> **WORK TO BE COMPLETED**
The exercise asks for every line of the data to be reproduced exactly.
----
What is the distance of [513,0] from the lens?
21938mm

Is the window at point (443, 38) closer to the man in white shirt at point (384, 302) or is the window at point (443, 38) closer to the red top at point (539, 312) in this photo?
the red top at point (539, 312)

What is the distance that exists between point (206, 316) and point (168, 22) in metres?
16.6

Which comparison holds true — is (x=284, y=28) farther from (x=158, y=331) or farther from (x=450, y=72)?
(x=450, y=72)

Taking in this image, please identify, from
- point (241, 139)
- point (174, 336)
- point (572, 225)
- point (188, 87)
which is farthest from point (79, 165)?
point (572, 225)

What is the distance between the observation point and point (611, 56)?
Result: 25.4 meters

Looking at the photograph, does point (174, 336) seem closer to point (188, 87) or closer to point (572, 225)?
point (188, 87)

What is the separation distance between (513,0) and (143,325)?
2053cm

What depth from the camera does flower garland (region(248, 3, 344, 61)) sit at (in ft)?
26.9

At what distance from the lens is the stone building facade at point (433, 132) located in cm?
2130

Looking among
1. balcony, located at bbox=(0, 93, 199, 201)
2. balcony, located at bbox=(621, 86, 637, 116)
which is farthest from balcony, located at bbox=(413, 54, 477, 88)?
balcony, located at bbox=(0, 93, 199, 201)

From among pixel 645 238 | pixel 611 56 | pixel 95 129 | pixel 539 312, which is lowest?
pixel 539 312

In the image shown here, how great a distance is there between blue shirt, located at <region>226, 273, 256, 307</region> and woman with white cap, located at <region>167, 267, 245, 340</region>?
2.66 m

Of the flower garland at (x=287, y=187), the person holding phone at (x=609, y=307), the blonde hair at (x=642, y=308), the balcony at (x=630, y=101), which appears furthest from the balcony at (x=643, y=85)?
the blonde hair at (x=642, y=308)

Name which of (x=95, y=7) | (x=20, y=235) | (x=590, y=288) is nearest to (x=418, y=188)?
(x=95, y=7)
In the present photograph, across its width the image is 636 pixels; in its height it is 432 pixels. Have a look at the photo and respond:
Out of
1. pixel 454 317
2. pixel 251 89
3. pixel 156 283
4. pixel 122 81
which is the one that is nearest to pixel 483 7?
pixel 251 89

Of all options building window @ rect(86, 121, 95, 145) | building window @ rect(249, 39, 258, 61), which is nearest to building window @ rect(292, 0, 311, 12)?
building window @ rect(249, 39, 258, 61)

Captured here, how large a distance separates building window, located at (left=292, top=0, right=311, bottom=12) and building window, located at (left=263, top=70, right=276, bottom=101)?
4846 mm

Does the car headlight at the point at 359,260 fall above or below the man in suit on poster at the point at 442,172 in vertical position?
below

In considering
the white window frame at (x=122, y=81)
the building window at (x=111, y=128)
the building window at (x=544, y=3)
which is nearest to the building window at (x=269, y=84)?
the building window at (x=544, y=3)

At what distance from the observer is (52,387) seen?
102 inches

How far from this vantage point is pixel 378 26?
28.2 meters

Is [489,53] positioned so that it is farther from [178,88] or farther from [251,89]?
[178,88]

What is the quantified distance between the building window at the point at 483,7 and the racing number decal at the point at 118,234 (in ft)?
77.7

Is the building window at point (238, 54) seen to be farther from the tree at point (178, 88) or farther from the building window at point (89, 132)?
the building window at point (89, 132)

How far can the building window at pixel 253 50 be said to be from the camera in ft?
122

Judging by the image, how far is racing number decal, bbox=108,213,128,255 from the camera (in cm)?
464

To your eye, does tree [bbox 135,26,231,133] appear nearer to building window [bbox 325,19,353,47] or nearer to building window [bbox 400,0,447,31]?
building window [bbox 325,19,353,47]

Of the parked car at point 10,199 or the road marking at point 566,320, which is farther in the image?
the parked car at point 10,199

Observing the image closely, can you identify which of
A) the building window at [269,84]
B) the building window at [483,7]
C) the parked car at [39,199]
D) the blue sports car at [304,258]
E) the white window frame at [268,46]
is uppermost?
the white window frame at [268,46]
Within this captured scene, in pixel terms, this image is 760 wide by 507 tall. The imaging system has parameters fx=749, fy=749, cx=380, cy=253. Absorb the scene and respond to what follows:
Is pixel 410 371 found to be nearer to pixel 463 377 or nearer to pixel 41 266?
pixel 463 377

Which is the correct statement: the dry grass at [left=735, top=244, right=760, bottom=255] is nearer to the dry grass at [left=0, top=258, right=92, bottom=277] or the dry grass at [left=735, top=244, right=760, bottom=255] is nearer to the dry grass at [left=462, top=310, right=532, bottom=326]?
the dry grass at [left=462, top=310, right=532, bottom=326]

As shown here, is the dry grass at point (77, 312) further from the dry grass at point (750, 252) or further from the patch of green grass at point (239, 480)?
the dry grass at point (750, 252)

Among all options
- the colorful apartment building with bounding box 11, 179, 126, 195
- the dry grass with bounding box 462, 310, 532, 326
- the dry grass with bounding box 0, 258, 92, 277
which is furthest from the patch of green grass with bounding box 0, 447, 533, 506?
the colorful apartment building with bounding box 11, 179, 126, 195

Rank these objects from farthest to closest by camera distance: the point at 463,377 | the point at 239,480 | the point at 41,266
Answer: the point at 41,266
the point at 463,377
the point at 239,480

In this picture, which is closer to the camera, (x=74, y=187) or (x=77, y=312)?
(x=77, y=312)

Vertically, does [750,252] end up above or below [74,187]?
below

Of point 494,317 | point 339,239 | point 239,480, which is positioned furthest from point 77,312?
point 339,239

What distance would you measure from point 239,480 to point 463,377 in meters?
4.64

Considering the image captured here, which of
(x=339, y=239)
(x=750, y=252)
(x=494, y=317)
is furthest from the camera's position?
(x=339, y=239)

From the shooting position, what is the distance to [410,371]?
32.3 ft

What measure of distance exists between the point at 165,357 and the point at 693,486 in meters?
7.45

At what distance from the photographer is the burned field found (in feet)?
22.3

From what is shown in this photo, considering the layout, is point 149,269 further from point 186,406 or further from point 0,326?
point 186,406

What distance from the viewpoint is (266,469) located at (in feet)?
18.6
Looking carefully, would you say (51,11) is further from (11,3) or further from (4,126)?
----
> **EXPECTED ANSWER**
What is the distance of [513,0] from the lens?
21938mm

Is the window at point (443, 38) closer to the man in white shirt at point (384, 302) or is the window at point (443, 38) closer to the red top at point (539, 312) in this photo?
the red top at point (539, 312)

What is the distance that exists between point (206, 316) and point (168, 22) in metres?
16.6

Which comparison holds true — is (x=284, y=28) farther from (x=158, y=331) or farther from (x=450, y=72)?
(x=450, y=72)

Taking in this image, please identify, from
- point (241, 139)
- point (174, 336)
- point (572, 225)
- point (188, 87)
which is farthest from point (79, 165)?
point (572, 225)

What is the distance between the observation point and point (611, 56)?
Result: 25.4 meters

Looking at the photograph, does point (174, 336) seem closer to point (188, 87) or closer to point (572, 225)?
point (188, 87)

What is the separation distance between (513,0) and (143,325)?
2053cm

What depth from the camera does flower garland (region(248, 3, 344, 61)) sit at (in ft)?
26.9

At what distance from the lens is the stone building facade at point (433, 132) located in cm?
2130

Looking among
1. balcony, located at bbox=(0, 93, 199, 201)
2. balcony, located at bbox=(621, 86, 637, 116)
which is farthest from balcony, located at bbox=(413, 54, 477, 88)?
balcony, located at bbox=(0, 93, 199, 201)

From among pixel 645 238 | pixel 611 56 | pixel 95 129 | pixel 539 312, which is lowest?
pixel 539 312

In the image shown here, how great a distance is there between blue shirt, located at <region>226, 273, 256, 307</region> and woman with white cap, located at <region>167, 267, 245, 340</region>?
2.66 m

Of the flower garland at (x=287, y=187), the person holding phone at (x=609, y=307), the blonde hair at (x=642, y=308), the balcony at (x=630, y=101), which appears furthest from the balcony at (x=643, y=85)?
the blonde hair at (x=642, y=308)

Name which of (x=95, y=7) | (x=20, y=235) | (x=590, y=288) is nearest to (x=418, y=188)?
(x=95, y=7)
In the present photograph, across its width the image is 636 pixels; in its height it is 432 pixels. Have a look at the photo and respond:
Out of
1. pixel 454 317
2. pixel 251 89
3. pixel 156 283
4. pixel 122 81
which is the one that is nearest to pixel 483 7?
pixel 251 89

Of all options building window @ rect(86, 121, 95, 145) | building window @ rect(249, 39, 258, 61), which is nearest to building window @ rect(292, 0, 311, 12)?
building window @ rect(249, 39, 258, 61)

Captured here, how large a distance separates building window, located at (left=292, top=0, right=311, bottom=12) and building window, located at (left=263, top=70, right=276, bottom=101)?
4846 mm

Does the car headlight at the point at 359,260 fall above or below the man in suit on poster at the point at 442,172 in vertical position?
below

In considering
the white window frame at (x=122, y=81)
the building window at (x=111, y=128)
the building window at (x=544, y=3)
which is nearest to the building window at (x=269, y=84)?
the building window at (x=544, y=3)

At what distance from the observer is (52,387) seen?
102 inches

How far from this vantage point is pixel 378 26?
28.2 meters

Is [489,53] positioned so that it is farther from [178,88] or farther from [251,89]?
[178,88]

What is the quantified distance between the building window at the point at 483,7 and the racing number decal at the point at 118,234 (in ft)?
77.7

Is the building window at point (238, 54) seen to be farther from the tree at point (178, 88) or farther from the building window at point (89, 132)?
the building window at point (89, 132)

How far can the building window at pixel 253 50 be said to be from the camera in ft?
122

Judging by the image, how far is racing number decal, bbox=108,213,128,255 from the camera (in cm)?
464

To your eye, does tree [bbox 135,26,231,133] appear nearer to building window [bbox 325,19,353,47] or nearer to building window [bbox 400,0,447,31]?
building window [bbox 325,19,353,47]

Of the parked car at point 10,199 or the road marking at point 566,320, which is farther in the image?
the parked car at point 10,199

Observing the image closely, can you identify which of
A) the building window at [269,84]
B) the building window at [483,7]
C) the parked car at [39,199]
D) the blue sports car at [304,258]
E) the white window frame at [268,46]
is uppermost?
the white window frame at [268,46]
Within this captured scene, in pixel terms, this image is 760 wide by 507 tall. The imaging system has parameters fx=749, fy=749, cx=380, cy=253. Absorb the scene and respond to what follows:
Is pixel 410 371 found to be nearer to pixel 463 377 or nearer to pixel 41 266?
pixel 463 377

Which is the correct statement: the dry grass at [left=735, top=244, right=760, bottom=255] is nearer to the dry grass at [left=0, top=258, right=92, bottom=277] or the dry grass at [left=735, top=244, right=760, bottom=255] is nearer to the dry grass at [left=462, top=310, right=532, bottom=326]?
the dry grass at [left=462, top=310, right=532, bottom=326]

As shown here, is the dry grass at point (77, 312) further from the dry grass at point (750, 252) or further from the patch of green grass at point (239, 480)?
the dry grass at point (750, 252)

Among all options
- the colorful apartment building with bounding box 11, 179, 126, 195
- the dry grass with bounding box 462, 310, 532, 326
- the dry grass with bounding box 0, 258, 92, 277
which is furthest from the patch of green grass with bounding box 0, 447, 533, 506?
the colorful apartment building with bounding box 11, 179, 126, 195

Rank these objects from farthest to closest by camera distance: the point at 463,377 | the point at 239,480 | the point at 41,266
Answer: the point at 41,266
the point at 463,377
the point at 239,480

In this picture, which is closer to the camera, (x=74, y=187) or (x=77, y=312)?
(x=77, y=312)

Vertically, does [750,252] end up above or below [74,187]?
below

Of point 494,317 | point 339,239 | point 239,480, which is positioned furthest from point 77,312?
point 339,239

What distance would you measure from point 239,480 to point 463,377 in meters?
4.64

Considering the image captured here, which of
(x=339, y=239)
(x=750, y=252)
(x=494, y=317)
is furthest from the camera's position?
(x=339, y=239)

From the shooting position, what is the distance to [410,371]?
32.3 ft

What measure of distance exists between the point at 165,357 and the point at 693,486 in meters?
7.45

At what distance from the photographer is the burned field found (in feet)?
22.3

From what is shown in this photo, considering the layout, is point 149,269 further from point 186,406 or further from point 0,326?
point 186,406

What distance from the viewpoint is (266,469) located at (in feet)?
18.6
Looking carefully, would you say (51,11) is further from (11,3) or further from (4,126)?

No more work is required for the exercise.